PROMPT: Which options does the post below on speech to text with Python or Word list for dealing with the MP3 recording that the script couldn't handle? Give all of them.
[[ PASSAGE FOR REVIEW open ]]
Speech to Text with Python or Word

I am thinking about writing a book on Python scripting.

I started to tinker with Text To Speech from PDF with python scripts and then looked at reversing the process from Speech to Text. There was a video on it so I found one and fossiked on my mobile for an Audi Recorder to create a file to use to convert.

Python Speech to Text script

I found the video below and this article How to Convert Speech to Text in Python and used the code from the article.

The audio file I’d recorded was in .MP3 format and it wouldn’t work with the script as the library would only do .WAV files , so I looked to:

  1. Use online process for converting MP3 to WAV
  2. Get a script that converted MP3 to WAV then did Speech to text on file.
  3. Use a different app that recorded in .WAV format

The first process worked well, and I was impressed with the results of the conversion,. only there was no punctuation, I hadn’t used words like comma or full stop in the audio file so it was a continuous stream of text, and it removed my “umms’ of which there were many.

The 2nd process not as successful as I needed some other files on my PC to make this conversion work. After downloading files and trying to run them, I wad unable to get the results from the script.

Process 3 was the easiest solution and I found an app in the Store that would do this. I did a recording and sent it to my PC and converted it and it did a good job, still no punctuation of course.

import speech_recognition as sr

path='Text2Speech2Text/Speach2Text/'
fileIn='Test.wav'
r = sr.Recognizer()
audio_file = sr.AudioFile(path+fileIn)
with audio_file as source:
    audio = r.record(source)
    text = r.recognize_google(audio)
    print(text)    

This script just printed it out to the terminal. I now had a process for doing the conversion.

the rain in Spain falls mainly in the plane and this is a recording to see it because I want to start recording audio so that I can actually write my python booking put my python ideas for the book down because a python book is going to be about beginner to intermediate practical tools for doing personal Bespoke apps that you want to use yourself

Result of running script on audiofile

I had planned to use this as a method of dictating part of the book as I was out and about. Then I came across another method of doing the same process.

Speech to Text Dictation or Transcribe in Word Online

This video showed me another method that I could use. I could use the audio file and get it to write the text, or I could dictate and get it to transcribe on the screen.

I tried the 2nd process and was quite impressed with the results and decided to use it to write some paragraphs for my book.

It did a very good job of removing the “umms” and as you can see the text being transcribed you can add punctuation like comma and full stop.

It was a little slow, and after a while, whilst editing it I just continued to type and found that I stopped using the voice transcribing and continued with the typing.

I think I’m used to speed and thought process with typing, so would find it diffucult to change to the transcribing process as it worked at a different rhythm than I work at.
[[ PASSAGE FOR REVIEW closed ]]
[[ INFORMATION SHOWN open ]]
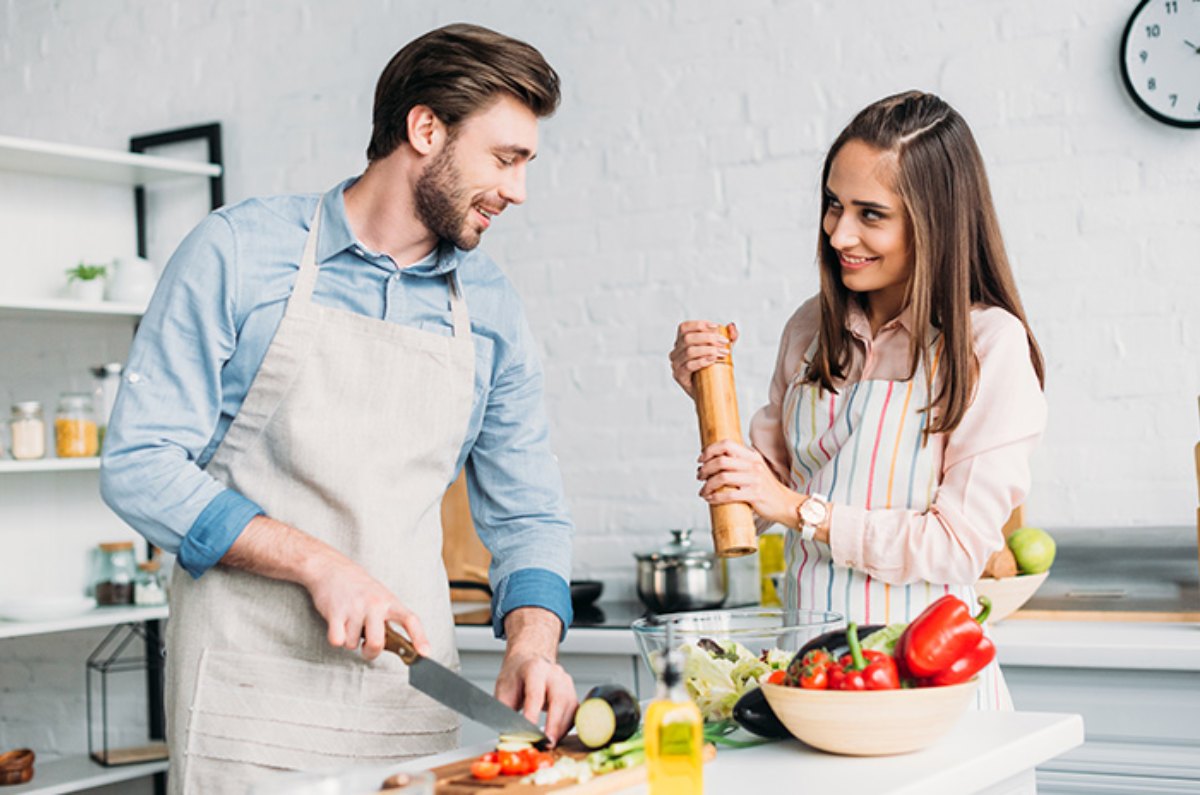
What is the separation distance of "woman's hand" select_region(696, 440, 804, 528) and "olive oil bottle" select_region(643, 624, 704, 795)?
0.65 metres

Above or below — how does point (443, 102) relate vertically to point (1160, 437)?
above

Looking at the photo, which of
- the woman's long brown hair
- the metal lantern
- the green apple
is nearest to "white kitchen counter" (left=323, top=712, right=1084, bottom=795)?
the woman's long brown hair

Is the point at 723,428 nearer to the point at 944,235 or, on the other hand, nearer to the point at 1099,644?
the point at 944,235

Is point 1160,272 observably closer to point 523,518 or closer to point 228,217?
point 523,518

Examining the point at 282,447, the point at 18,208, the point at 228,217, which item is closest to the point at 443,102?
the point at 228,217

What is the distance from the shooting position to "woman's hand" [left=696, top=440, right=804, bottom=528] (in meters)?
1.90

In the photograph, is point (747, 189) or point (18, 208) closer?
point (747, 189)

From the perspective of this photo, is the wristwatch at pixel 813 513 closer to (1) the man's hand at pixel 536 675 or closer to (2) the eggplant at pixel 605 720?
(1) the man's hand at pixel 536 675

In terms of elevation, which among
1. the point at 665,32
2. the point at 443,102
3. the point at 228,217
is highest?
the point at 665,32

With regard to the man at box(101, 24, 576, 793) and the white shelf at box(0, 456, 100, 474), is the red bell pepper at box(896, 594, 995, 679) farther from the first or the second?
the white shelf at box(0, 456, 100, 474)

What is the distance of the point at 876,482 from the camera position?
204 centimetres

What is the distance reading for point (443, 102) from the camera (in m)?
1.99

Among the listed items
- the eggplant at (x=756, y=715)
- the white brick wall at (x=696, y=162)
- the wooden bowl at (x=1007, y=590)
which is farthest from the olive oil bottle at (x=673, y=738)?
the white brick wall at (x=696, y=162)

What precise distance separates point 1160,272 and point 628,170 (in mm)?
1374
[[ INFORMATION SHOWN closed ]]
SOLVED EXERCISE:
- Use an online process to convert MP3 to WAV
- Get a script that converted MP3 to WAV and then did speech to text on the file
- Use a different app that recorded in .WAV format